Si, autrefois, l’adaptation était perçue comme une mesure compensatoire exceptionnelle réservée à une poignée d’élèves en difficultés d’apprentissage, elle semble s’imposer aujourd’hui comme une dimension centrale de tout enseignement, de la maternelle jusqu’au supérieur, et il y a fort à parier que le public des apprenant·e·s en situation de handicap (auquel la revue avait déjà consacré son numéro 49 : Troubles du langage et apprentissages) y soit pour quelque chose, ce dont on ne peut que se réjouir, bien entendu.
L’école du XXIe siècle affiche donc la volonté d’accueillir et faire réussir tous ses élèves, les inclure dans toute l’étendue de leurs différences, de leur diversité et donc de leurs besoins : diversité des profils cognitifs, des parcours migratoires (étudiant·e·s en exil, élèves allophones…), des rythmes d’apprentissage ou encore des spécialités (sportifs et sportives de haut niveau, musicien·ne·s…), diversité des milieux socioculturels, besoins spécifiques liés à une situation de handicap, besoins particuliers liés aux troubles d’apprentissage… Cette hétérogénéité des apprenant·e·s questionne nos pratiques pédagogiques et didactiques et remet en cause, à juste titre, des modèles pédagogiques traditionnels sinon fantasmés car construits sur l’idée d’un élève « moyen » qui n’a jamais existé que de manière abstraite dans les programmes ou les manuels scolaires.

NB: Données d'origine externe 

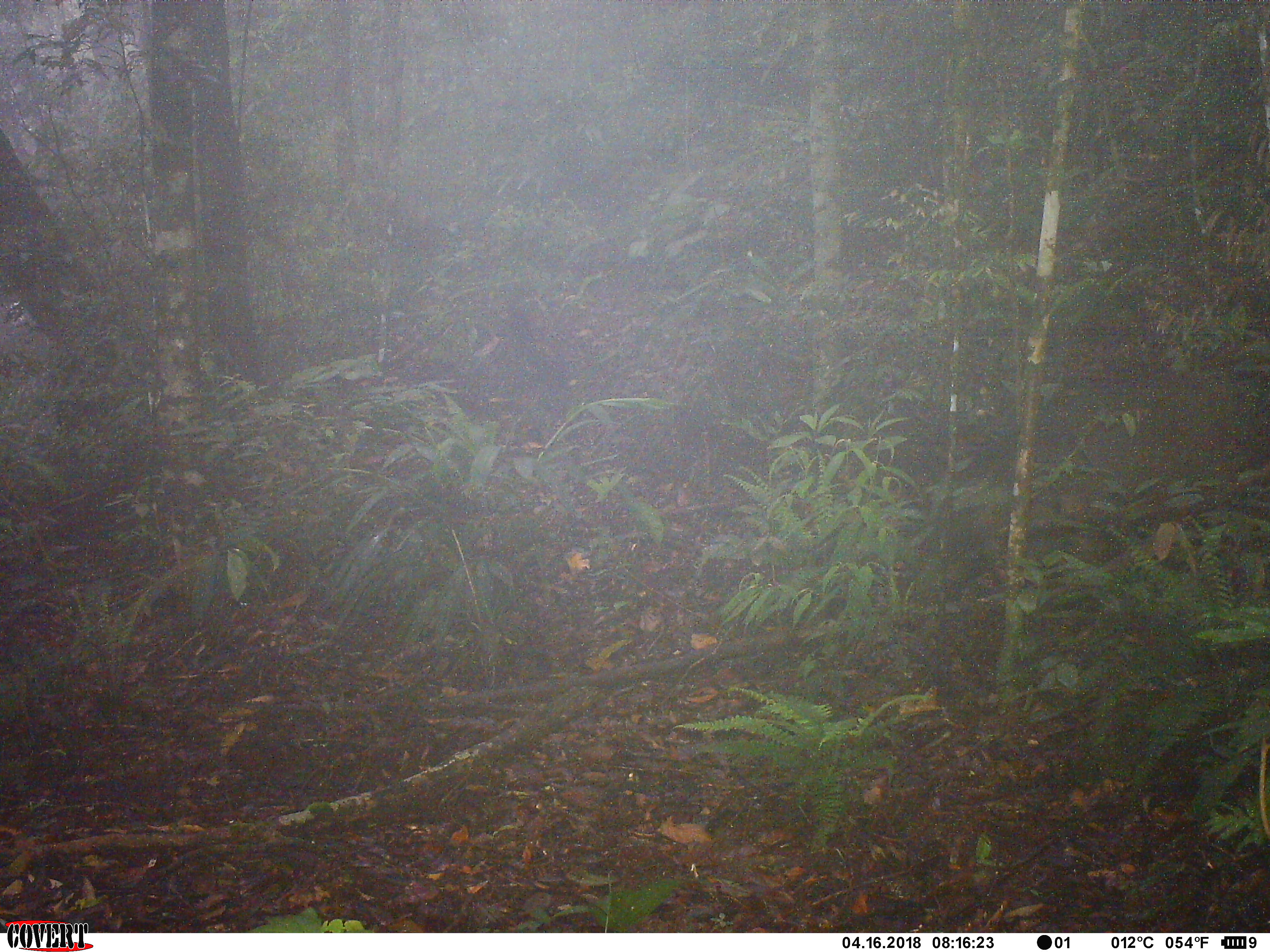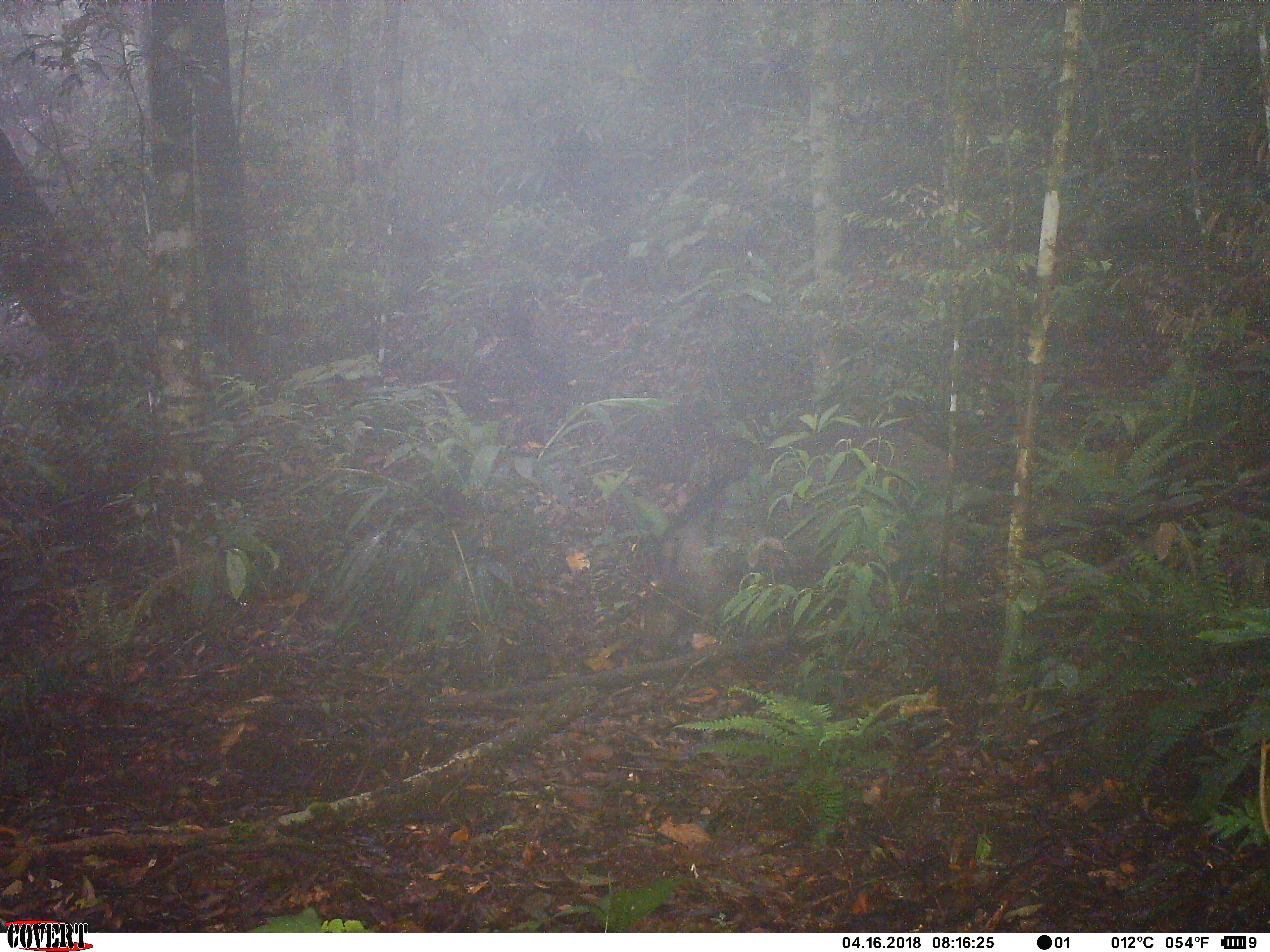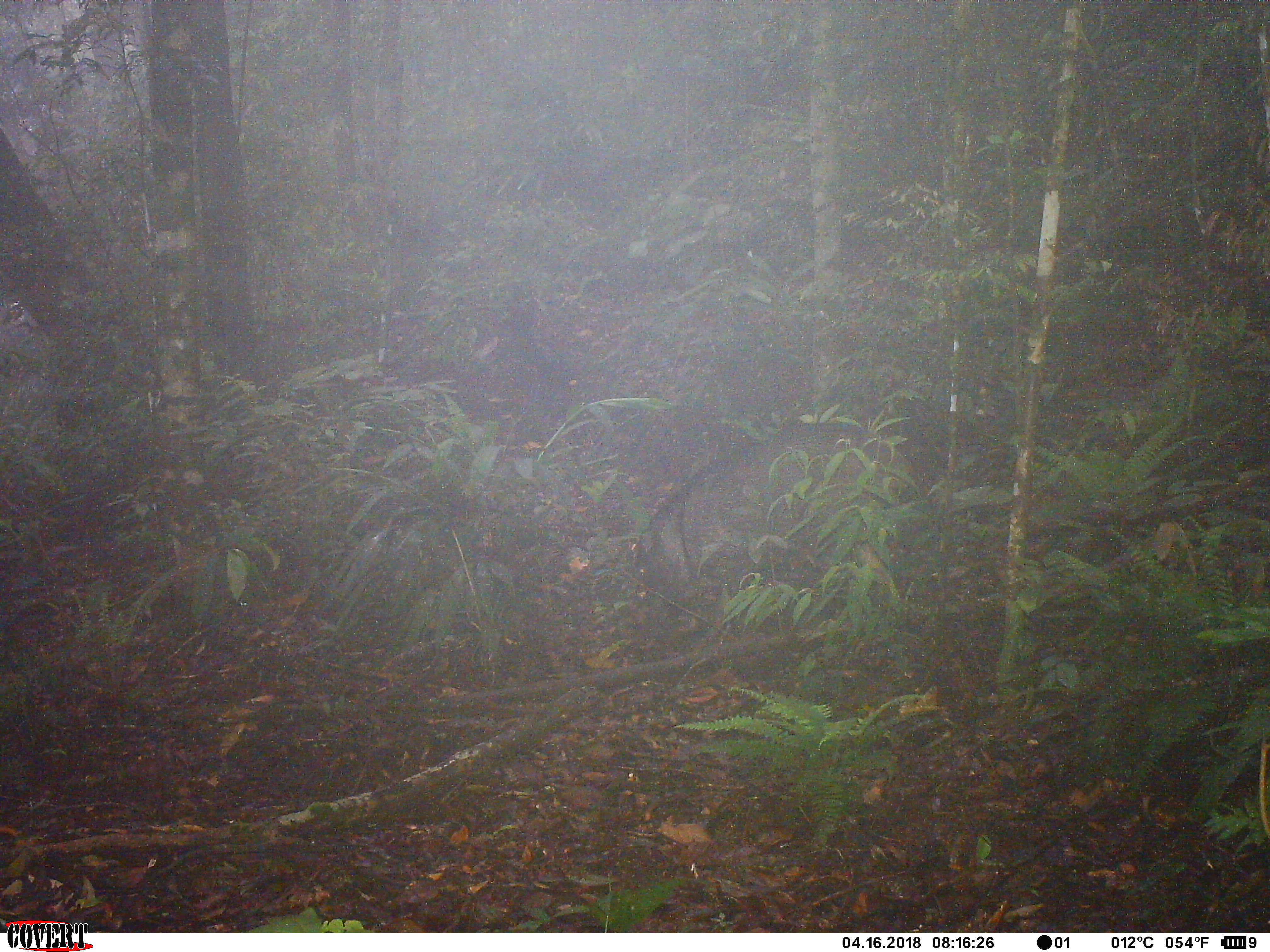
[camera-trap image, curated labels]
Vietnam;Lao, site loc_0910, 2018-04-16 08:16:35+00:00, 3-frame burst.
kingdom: Animalia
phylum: Chordata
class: Mammalia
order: Artiodactyla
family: Suidae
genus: Sus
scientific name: Sus scrofa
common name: eurasian wild pig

Mais pourquoi « adapter » (et non « inclure ») quand on sait, par exemple, que cette notion a disparu des réalités du primaire et du secondaire depuis que les fameuses classes d’adaptation, les classes d’intégration et autres dispositifs mis en place autrefois pour accompagner des publics dits spécifiques n’existent plus ? Ce choix de la rédaction, qui n’est pas innocent il va sans dire, met en exergue une posture, celle de l’enseignant·e qui doit constamment faire avec la diversité du public qu’il accueille, qui s’adapte à ses élèves et qui doit s’adapter en même temps aux injonctions variables de l’institution qu’il sert, qui adapte ses cours et qui adapte ses supports… bref, un·e enseignant·e qui bricole pour reprendre à Philippe Perrenoud cette métaphore dont la revue se sert si souvent au fil de ses numéros (dont le numéro 66 : Bricoler, inventer, recycler).
C’est qu’adapter ou s’adapter implique une certaine plasticité dont l’étymologie (ad aptare, ajuster à…) nous rappelle d’ailleurs qu’elle est toute tournée vers l’autre. C’est aussi parce qu’adapter, c’est nuancer ce mythe selon lequel l’école inclurait naturellement tous les profils d’élèves. L’acte d’« inclure » (pour l’enseignant qui s’y essaie comme pour l’élève qui en est l’objet) n’est-il pas parfois rigide sinon brutal, voire culpabilisant ? Adapter, c’est toujours faire des choix, c’est ajuster, c’est trouver le juste niveau. C’est proposer des aménagements qui ouvrent réellement des possibles plutôt qu’ils ne les referment ; c’est aussi questionner la norme et ce que l’on croit être « normal » dans les apprentissages (sur la base de quels critères et avec quelles conséquences pour celles et ceux qui s’en écarteraient ?).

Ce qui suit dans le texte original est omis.